*** Opening Data to use ***
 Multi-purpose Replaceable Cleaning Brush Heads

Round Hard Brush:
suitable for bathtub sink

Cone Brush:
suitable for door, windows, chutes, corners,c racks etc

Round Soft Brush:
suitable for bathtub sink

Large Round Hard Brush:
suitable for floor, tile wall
*** Closing Data to use ***
▸ **Problem**: Your job is to give the data above again exactly, in full.

▸ **Response**:
 Multi-purpose Replaceable Cleaning Brush Heads

Round Hard Brush:
suitable for bathtub sink

Cone Brush:
suitable for door, windows, chutes, corners,c racks etc

Round Soft Brush:
suitable for bathtub sink

Large Round Hard Brush:
suitable for floor, tile wall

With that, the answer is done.